Does our audience have any time?
They're really picky and you need to fight with other services: in particular video games and/or social media. Free to play models set a minimum standard for what has "value" in these spaces


Hence we get to the point , we'd need a free to consume (universally available) ad supported content delivery system. Television. Not internet streaming, due to the availability issues (TV reception is more common than good quality internet). Internet piracy has killed TV as a distribution medium, leaving it only good for mass market shows aimed at those incapable of piracy (luddites, the lazy, and the very poor), those unwilling to pirate but with the capability will use online options, or buy/rent optical media (DVD/BD).

In the future we'll need internet streaming, when the internet is finally available to everyone and not just in name only, i.e. uncapped, net-neutral, and at guaranteed minimum speeds 

This view also notes that it's piracy that's killed TV, not the internet itself. Lawful options are still laughably behind the unlawful. Hell, with software patent cases as they are, some major companies solutions are arguably unlawful. We also still lack any established methods for the internet to produce content (crowd funding?).

Now without piracy (and with the TV taking up some of it's role) would I watch TV?
I would if the content was original (i.e. unavailable through other means) and  was of sufficient quality, the "free to play" game analogy holds, the value of a poor product can be less than worthless.

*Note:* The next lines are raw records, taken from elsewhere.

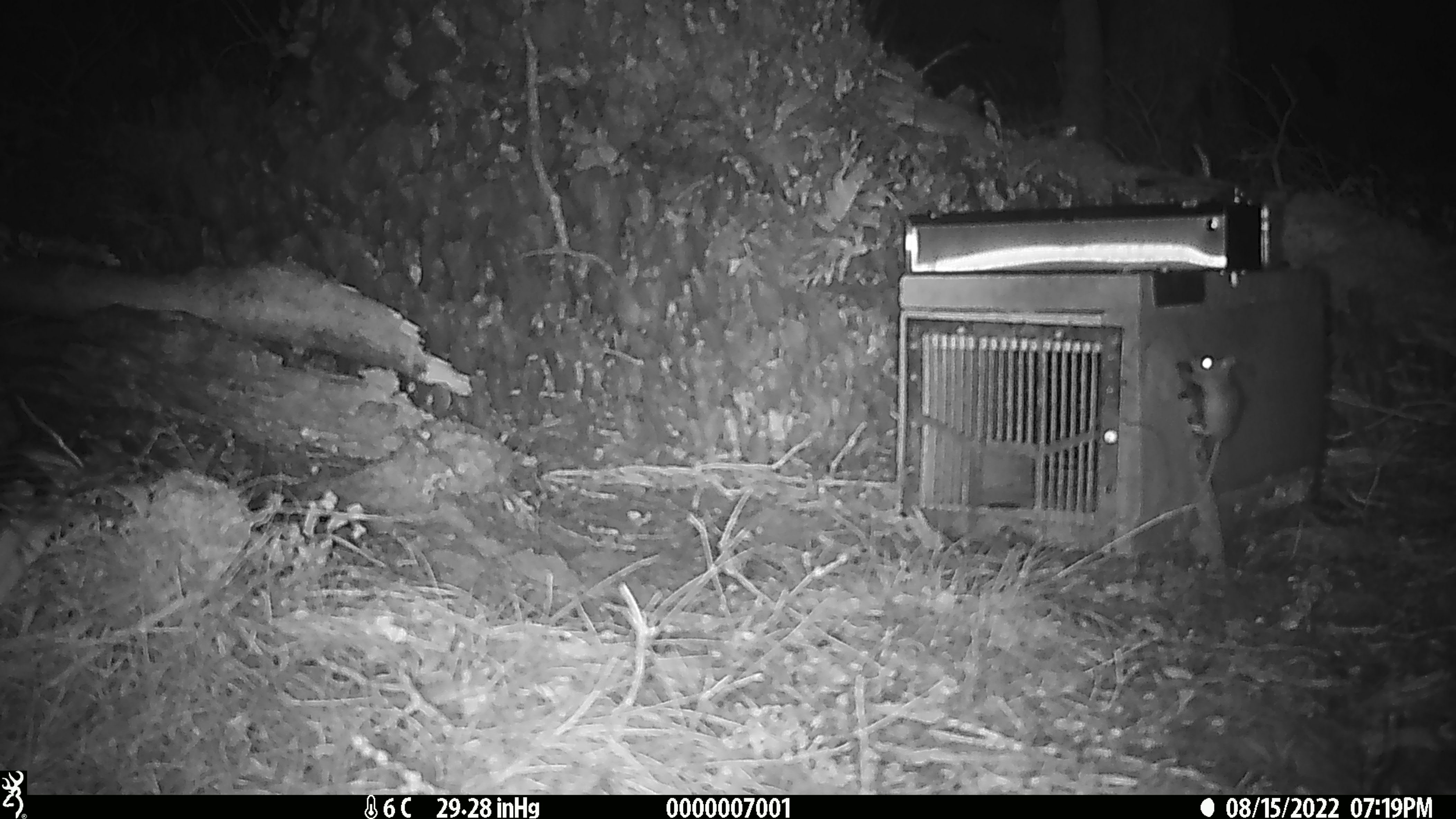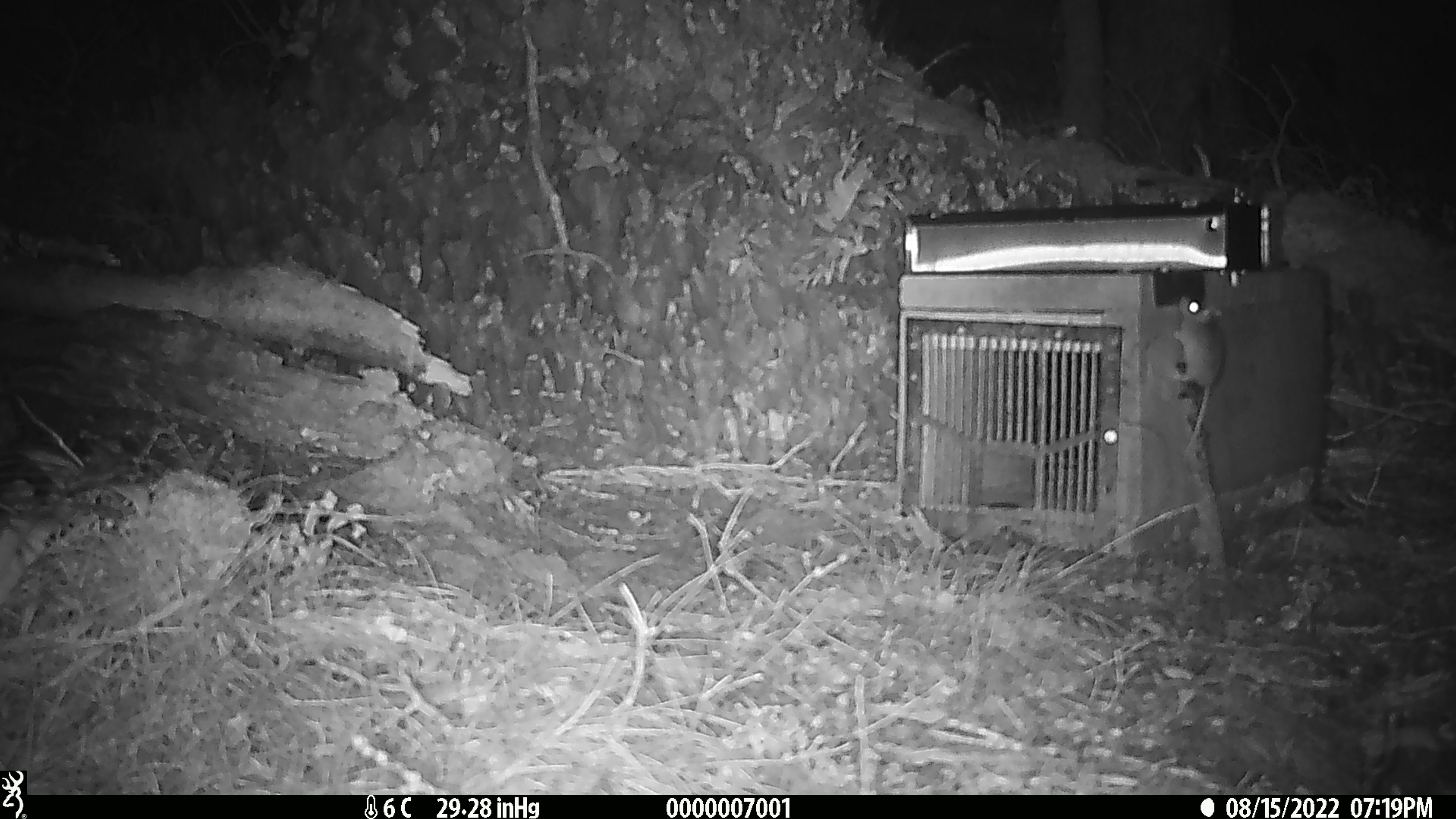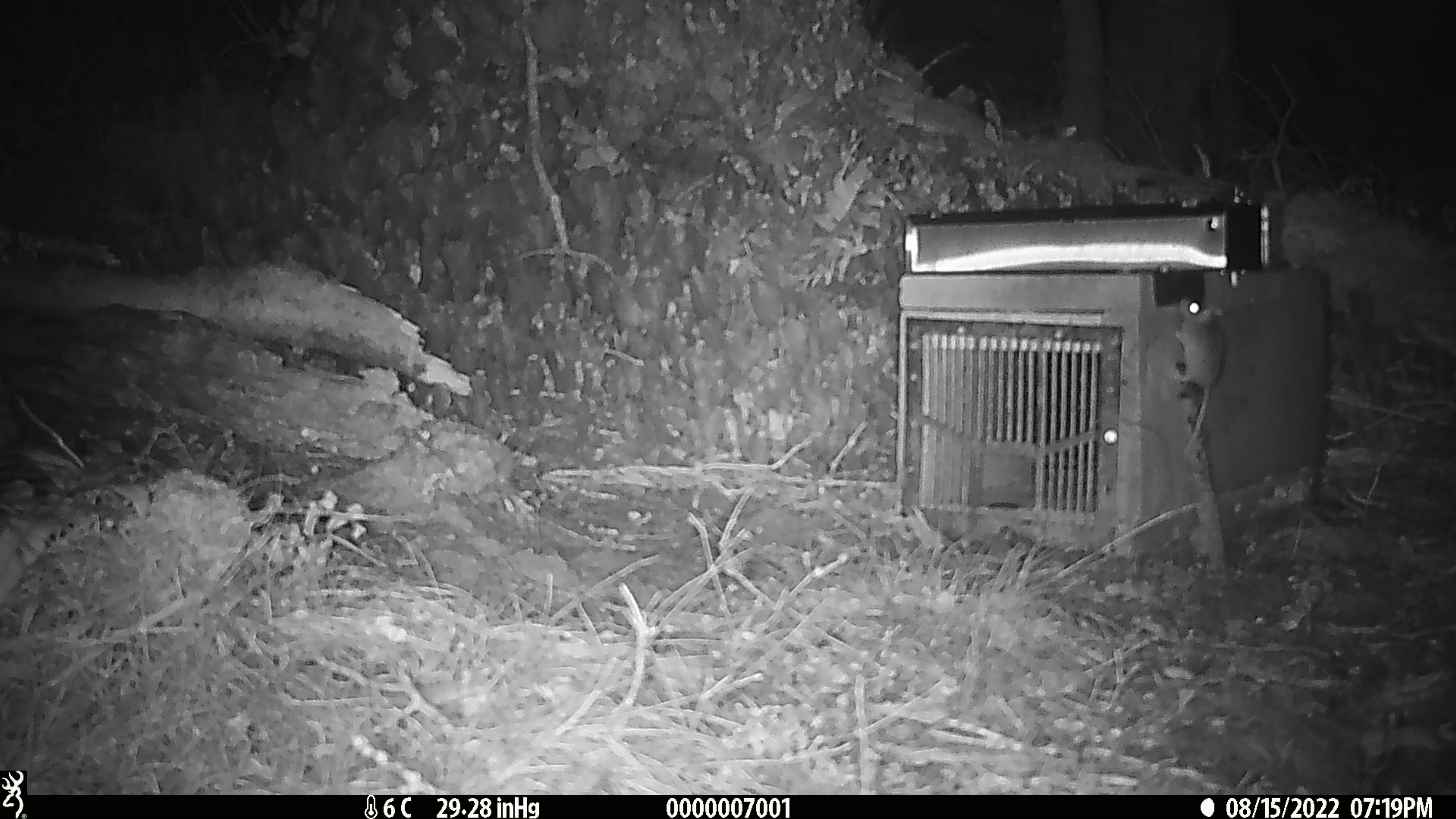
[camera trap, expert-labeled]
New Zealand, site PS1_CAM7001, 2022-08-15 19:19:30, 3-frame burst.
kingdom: Animalia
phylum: Chordata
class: Mammalia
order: Rodentia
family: Muridae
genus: Mus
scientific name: Mus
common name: mouse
Mouse (Mus).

This makes a production economy where you wish to maximise ad revenue compared to cost. This does not mean maximise viewership, as with the "free to play" games a small community with deep pockets can prop it up for everyone else. e.g. an authoritative business news program could support high productions costs (good research) with a small viewership as it's adverts should be worth more as it has a wealthy intended audience. Similarly niche shows should be okay, as you can target advertising accurately like how anime works in Japan, productions backed almost solely by dedicated merchandise aimed at a tiny hardcore. You still need to set all that up, and keep it up until that hardcore channel hop onto you one day. This is the model TV is built on now, but it needs to be way less conservative, new players need to come in and take big risks if you want to grab the new ex-pirate audience.

Would this restore the "good old days"?
Maybe, but you have far more competition now and that money for merchandise buying has to come out of some other bit of the creative industries.




The market is a hell of a lot meaner than it was even without the pirates.


Also magic spells; they're not real.